お彼岸は春と秋の年2回やってきます。春分の日を中心に前後3日間づつ、1週間にわたって行われるのが春のお彼岸です。

彼岸とは、正しくは到彼岸(とうひがん)といい、梵語(ぼんご)のパーラミター(波羅蜜:はらみつ)の訳語です。彼岸は三途の川の向こう岸、悟りの世界を意味し、此岸(しがん)はこちらの岸、迷いの世界を意味します。到彼岸とは、迷いの世界である此岸と彼岸を分かつ川を渡って悟りの世界に到達する願いをこめた言葉です。

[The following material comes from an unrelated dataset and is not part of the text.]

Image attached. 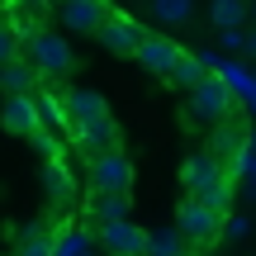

此岸から彼岸へと川を渡る舟にたとえられるものが六波羅蜜行(ろっぱらみつぎょう)で、

①布施(ふせ)、   ②持戒(じかい)、  ③忍辱(にんにく)、
④精進(しょうじん)、⑤禅定(ぜんじょう)、⑥智慧(ちえ)

の6つ実践することを言います。これは自分自身だけでなく、多くの人と共に悟りを求め、充実した生活を送ることを願ったものです。ですから、本来は日常生活の中にこそ、彼岸を求める行為が大切となります。しかし、日々の生活に追われていると、大事なことと思いつつも、ついおろそかになりがちです。だからこそ、せめてお彼岸のあいだは、腰を据え、しっかりと考える時間を持ち、心安らかな彼岸を求めましょう。

彼岸会法要はこういった考え方をもとに行う法要で、彼岸を求める行いのひとつであるご先祖さまのご供養をします。

智積院では春分の日に、春季彼岸会法要を厳修(ごんしゅう)しています。ぜひご供養の心を形に表すためにも塔婆を建立し、ご本尊大日如来の徳にあずかっていただきたいと思います。